Non ovunque si presenta in modo uguale: può consistere in un piccolo e “innocuo” taglio in prossimità del clitoride per far uscire una goccia di sangue “rituale”, fino a interventi molto invasivi, che prevedono la rimozione parziale o totale delle piccole labbra, l’escissione della clitoride e la chiusura quasi totale della vulva. In generale però, la circoncisione femminile è considerata un momento di passaggio fondamentale nella vita di una donna, che serve a proteggerne la reputazione. Una donna “non tagliata” è causa di imbarazzo per la famiglia e rischia di non trovare un uomo disposto a sposarla, per questo le madri e le nonne sono spesso più decise dei padri nel sottoporre le figlie a questo rito.

A effettuarla non sono medici esperti, né ci si reca in ospedale o in una clinica attrezzata: una parente stretta o gli anziani del villaggio intervengono con metodi rudimentali, che causano ulteriore strazio, nonché infezioni a volte letali. “Le donne in Somalia si stanno rendendo conto che non è un comportamento sano e stanno lentamente cambiando idea”, assicura Asha, che con la sua associazione fa parte di quella rete di “ambasciatori del cambiamento” sostenuti anche da molte ong internazionali.

Un esempio è Action Aid attraverso il progetto After. Rahel, una ex tagliatrice tanzaniana, è entrata a farne parte: “Era una tradizione della mia famiglia, a partire da mia madre”, dice la donna, che oggi si batte per abolire questa tradizione. “Vorrei dire a tutte le comunità che praticano le mutilazioni di smettere, perché le implicazioni negative per la salute delle donne sono molte”.

Amref Health Africa invece ha incontrato Nice, in Kenya: a 9 anni, dopo aver perso i genitori, è risucita a convincere i nonni a non essere tagliata. “Volevo andare a scuola”. E’ questo che ora racconta alle giovani e ai capi delle comunità che incontra, e secondo Amref col suo lavoro di sensibilizzazione ha contribuito a salvarne oltre 10mila nel suo Paese. Con le migrazioni, il problema è arrivato fino in Europa: secondo il Parlamento europeo oltre 500mila straniere sono mutilate: di queste tra le 60 e le 80mila residenti in Italia, secondo studi dell’Università Bicocca di Milano.

LA DIFFUSIONE

L’ateneo meneghino rivela inoltre che il gruppo più numeroso nel nostro Paese è quello nigeriano che, insieme alla comunità egiziana, costituisce oltre la metà del totale delle donne con mutilazioni genitali. Inoltre le donne provenienti dalla Somalia presentano una prevalenza più alta – l’83,5% del totale – seguite da Nigeria (79,4%), Burkina Faso (71,6%), Egitto (60,6%) ed Eritrea (52,1%).

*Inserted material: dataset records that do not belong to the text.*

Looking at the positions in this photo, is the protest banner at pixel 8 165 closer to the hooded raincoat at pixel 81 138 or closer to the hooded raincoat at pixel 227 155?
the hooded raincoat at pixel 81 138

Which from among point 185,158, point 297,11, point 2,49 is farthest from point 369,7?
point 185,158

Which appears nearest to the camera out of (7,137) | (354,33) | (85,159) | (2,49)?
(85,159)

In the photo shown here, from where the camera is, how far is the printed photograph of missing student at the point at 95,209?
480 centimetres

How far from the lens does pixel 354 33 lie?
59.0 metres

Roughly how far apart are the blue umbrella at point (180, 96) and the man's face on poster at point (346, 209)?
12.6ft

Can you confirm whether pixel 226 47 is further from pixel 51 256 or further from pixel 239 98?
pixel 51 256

Essendo considerata una violazione dei diritti umani la pratica è vietata dal nostro codice penale, così come in vari Paesi in cui è presente. Tuttavia, secondo un rapporto Unicef del 2013 “le legislazioni da sole non sono sufficienti: tutti gli attori, governi, ong e comunità devono promuovere un cambiamento sociale positivo attraverso programmi e politiche”. Anche Asha ne è convinta: “Noi riceviamo supporto da parte del governo somalo alle nostre attività. Per il momento però è solo morale: si tratta di un esecutivo giovane (le presidenziali si sono svolte a febbraio 2017, ndr), e ancora non ha la forza di sostenerci materialmente, tuttavia sappiamo che stanno programmando di farlo in futuro”. Lo studio Unicef rivela un altro dato: “Un numero sempre più significativo di uomini e ragazzi rifiuta la pratica. In particolar modo in tre Paesi (Ciad, Guinea e Sierra Leone) sono addirittura più gli uomini che le donne a volere la fine delle mutilazioni”.

“BASTA MUTILAZIONI”

Il fenomeno dunque, per le sue forti implicazioni sociali, ha aperto un ampio dibattito tra studiosi e operatori del settore, alcuni preoccupati che, convincendo le giovani a sottrarsi a tale pratica, si rischi di condannarle allo stigma sociale e quindi all’esclusione dalle comunità, compromettendo comunque il loro futuro. “Non è così” chiarisce Asha Omar. “Le comunità sono pronte al cambiamento. Le donne lo vogliono, lo chiedono. Nella mia esperienza ho capito che il dialogo è la cosa più importante: a volte mi è bastato parlare dieci minuti con un’anziana per dimostrarle che le mutilazioni danneggiano non solo il futuro delle donne ma anche dei figli – che a volte muoiono per le difficoltà del parto – e quindi incidono sullo sviluppo della popolazione. E hanno cambiato idea”.